WHAT YOU WILL DO —
**A)** How would you put this sentence from the climate passage below into Spanish: "The relationship between solar activities and terrestrial climatic change has been hotly debated in recent years."
**B)** Can you extend the climate passage below with a few more sentences, starting right after its final sentence about large-scale and small-scale variables?

READING PASSAGE —
_ _ _

1 Introduction and general background

Changing climatic conditions due to space and terrestrial activities and how they affect our livelihood are well documented. The relationship between solar activities and terrestrial climatic change has been hotly debated in recent years. Two schools of thought have emerged, one believing that the climate on earth is directly impacted by activities on the sun and we therefore cannot predict the climate on earth until we understand solar activities [1], and the other not seeing a direct solar impact on terrestrial phenomena. Many studies suggest that climatic conditions affect the levels of air pollutants [2], with human activity particularly blamed for the increase in greenhouse gases. While greenhouse gases reabsorbtion of heat reflected from the Earth’s surface is essential in regulating the Earth’s temperature, disproportional increase in greenhouse gases tends to hinder additional thermal radiation from escaping from the Earth; hence, many researchers have attributed this to rising sea levels and temperature. The recent announcement that concentrations of carbon dioxide \(\text {CO}_2\) in the atmosphere had surged to a record high [3] shows that we have serious issues to address. We are therefore called upon to enhance our understanding not only of the conditions on the ground—like ground-level ozone levels and extreme weather events such as flooding, but also of the heat-trapping \(\text {CO}_2\) in the atmosphere and of what happens out in space. Despite ubiquitous enhancements in data acquisition, sharing and modelling technologies, many questions remain unanswered and, hence, new developments call for equally sophisticated real-life applications, including those focusing on tackling environmental challenges for global sustainability. We therefore need robust ways for generalising the impact of various phenomena. Downscaling can be envisioned from different perspectives—the circulation pattern over a specific geographical region could be viewed as a large-scale variable while precipitation in a local area within the region can be described as a small-scale variable [4].

_ _ _

SUPPLIED DATA —
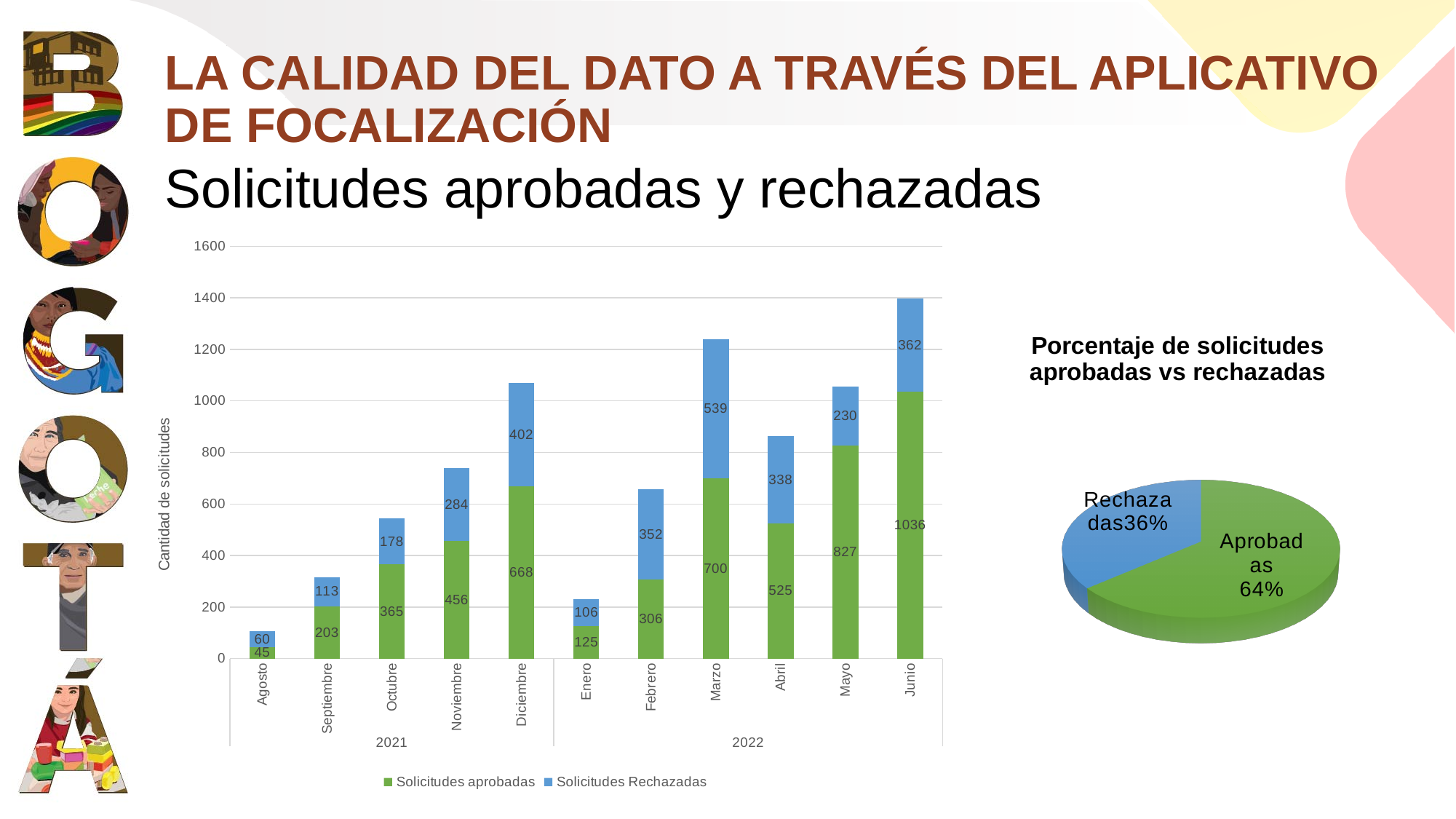
What kind of chart is 'Solicitudes aprobadas y rechazadas'? Stacked bar chart In the bar chart 'Solicitudes aprobadas y rechazadas', which month has the highest number of Solicitudes aprobadas? Junio In the bar chart 'Solicitudes aprobadas y rechazadas', how many months are shown on the x axis? 11 In the bar chart 'Solicitudes aprobadas y rechazadas', how many Solicitudes Rechazadas were there in Diciembre 2021? 402 What is the label of the y axis of the bar chart 'Solicitudes aprobadas y rechazadas'? Cantidad de solicitudes How many series does the legend of the bar chart 'Solicitudes aprobadas y rechazadas' list? 2 In the bar chart 'Solicitudes aprobadas y rechazadas', how many Solicitudes aprobadas were there in Marzo 2022? 700 In the bar chart 'Solicitudes aprobadas y rechazadas', which month has the lowest number of Solicitudes aprobadas? Agosto In the bar chart 'Solicitudes aprobadas y rechazadas', what is the difference between Solicitudes aprobadas and Solicitudes Rechazadas in Mayo 2022? 597 In the bar chart 'Solicitudes aprobadas y rechazadas', which is larger in Febrero 2022: Solicitudes aprobadas or Solicitudes Rechazadas? Solicitudes Rechazadas In the pie chart 'Porcentaje de solicitudes aprobadas vs rechazadas', what share of solicitudes were Aprobadas? 64% In the bar chart 'Solicitudes aprobadas y rechazadas', what is the total height of the stacked bar for Junio 2022? 1398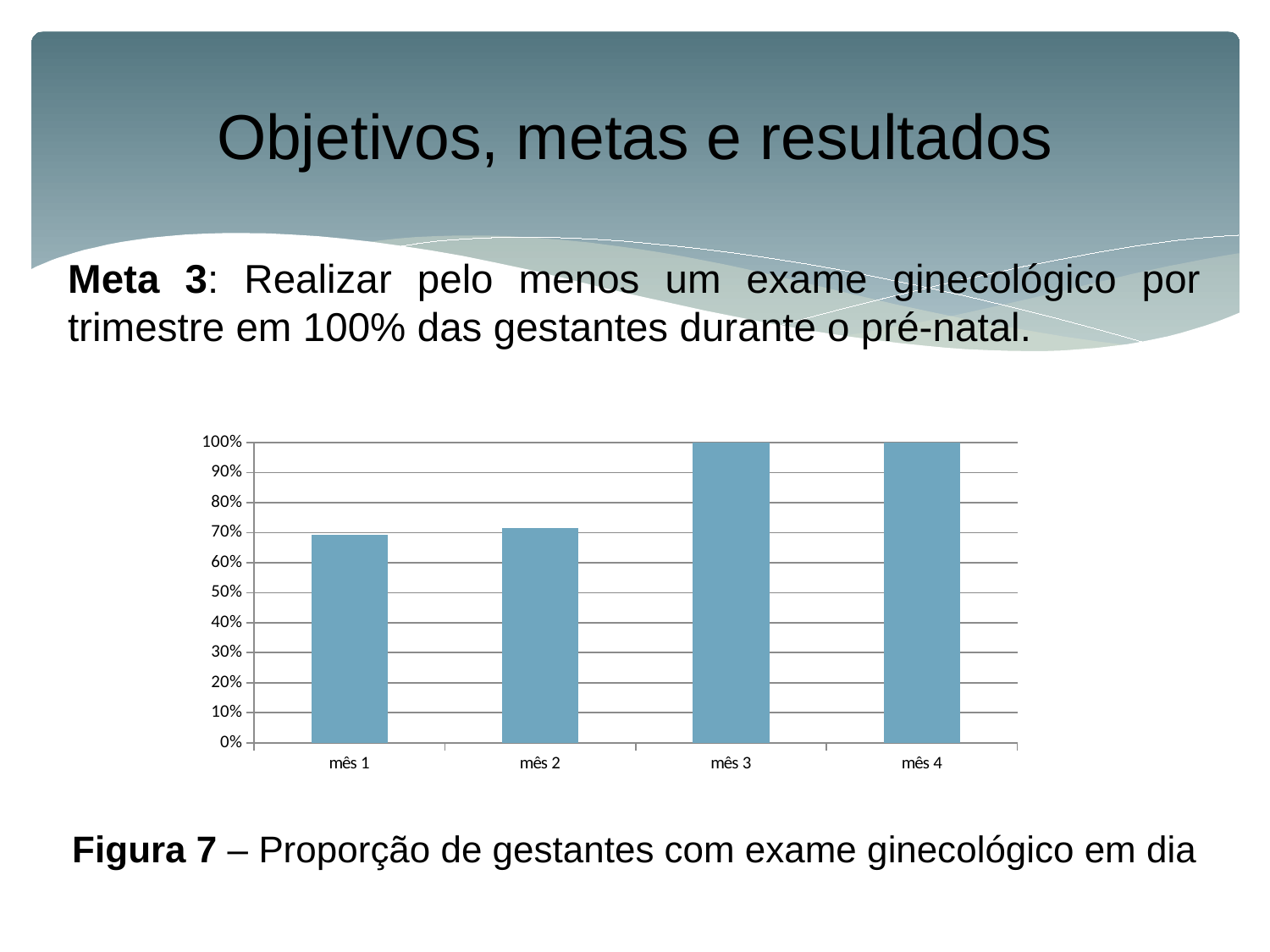
Which is larger, the value for mês 2 or the value for mês 4? mês 4 Which is larger, the value for mês 1 or the value for mês 3? mês 3 Is the value for mês 1 greater or less than 80%? less How many categories (months) are shown on the x axis of the chart? 4 What is the value for mês 4? 100% Is the value for mês 2 greater or less than 80%? less What is the value for mês 3? 100% What is the figure caption given below the chart? Figura 7 – Proporção de gestantes com exame ginecológico em dia Do the values generally rise or fall from mês 1 to mês 4? rise Is the value for mês 1 greater or less than 60%? greater What kind of chart is shown on the slide? bar chart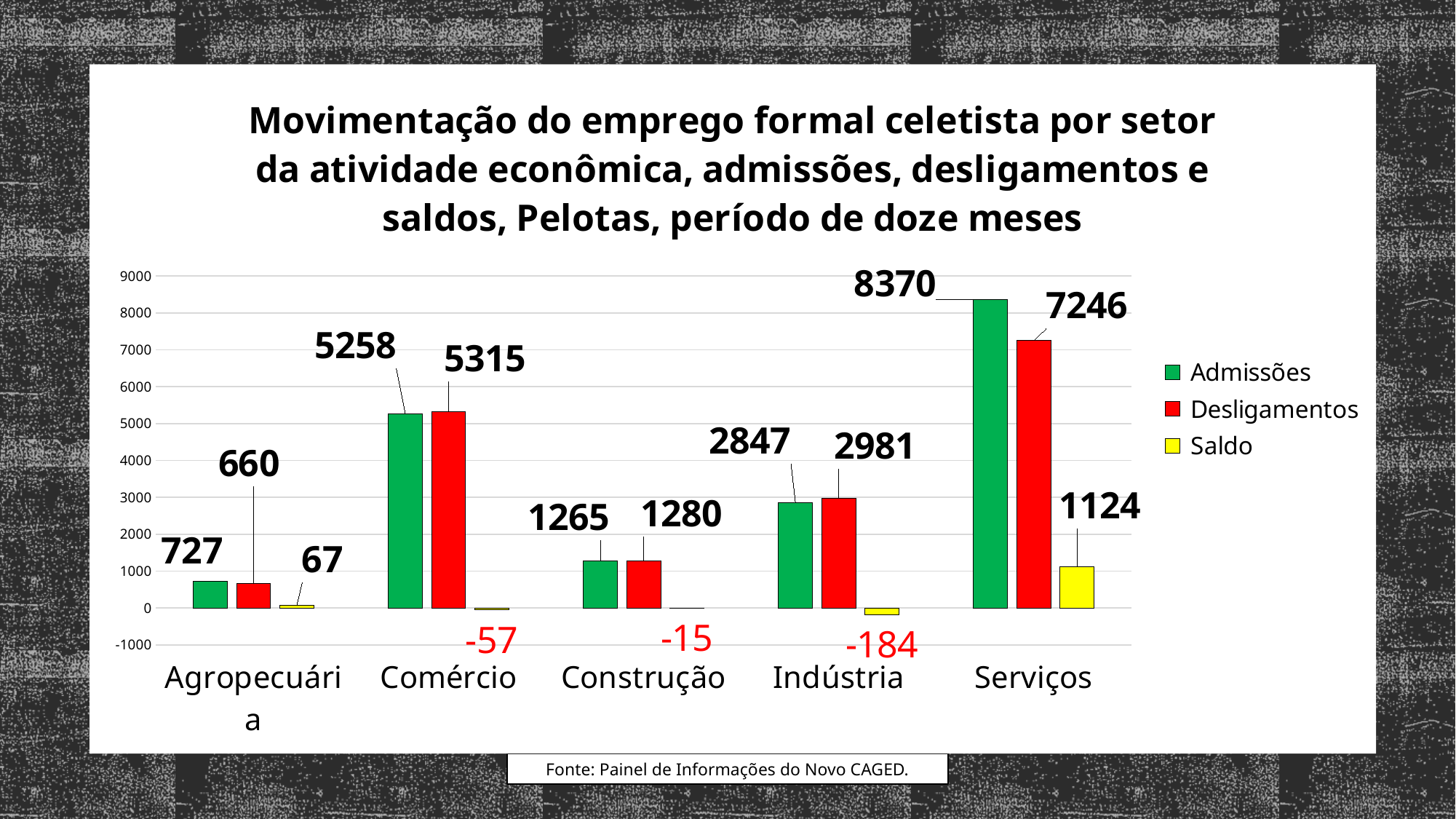
What is the difference between Admissões and Desligamentos for Serviços? 1124 Which sector has the highest Admissões value? Serviços What is the Desligamentos value for Comércio? 5315 How many sectors are shown on the x axis? 5 Is the Admissões value for Indústria greater or less than 2000? greater What is the Saldo value for Indústria? -184 Which is larger for Construção, Admissões or Desligamentos? Desligamentos Which sector has the lowest Desligamentos value? Agropecuária How many series does the legend list? 3 What colour represents the Saldo series in the legend? yellow What kind of chart is shown on the slide? bar chart What is the Admissões value for Serviços? 8370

_ _ _

ANSWERS GIVEN —
**A)** La relación entre las actividades solares y el cambio climático terrestre ha sido objeto de un intenso debate en los últimos años.

**B)**
In recent years, knowledge extraction from data has become increasingly popular, with many numerical forecasting models, typically falling into two major categories—chemical transport models (CTMs) [5, 6] and conventional statistical methods [7]. However, due to data and model variability, data-driven knowledge extraction from high-dimensional, multifaceted data in such applications requires generalisations of global to regional or local conditions. This paper proposes a general framework for statistical downscaling based on a data-driven procedure for making use of prior information at large scales for generalisation at local scales. The idea is to develop statistical relationships between local and global attributes that map the latter to the former. Mapping global conditions to local ecosystems and human habitats amounts to tracking and monitoring environmental dynamics in various geographical areas and their regional and global implications on human livelihood. Conventional applications of these methods are predominantly dimensional reduction in nature, designed to reduce spatial dimension of gridded model outputs without loss of essential spatial information. They heavily depend on unlabelled design matrix and distributional assumptions.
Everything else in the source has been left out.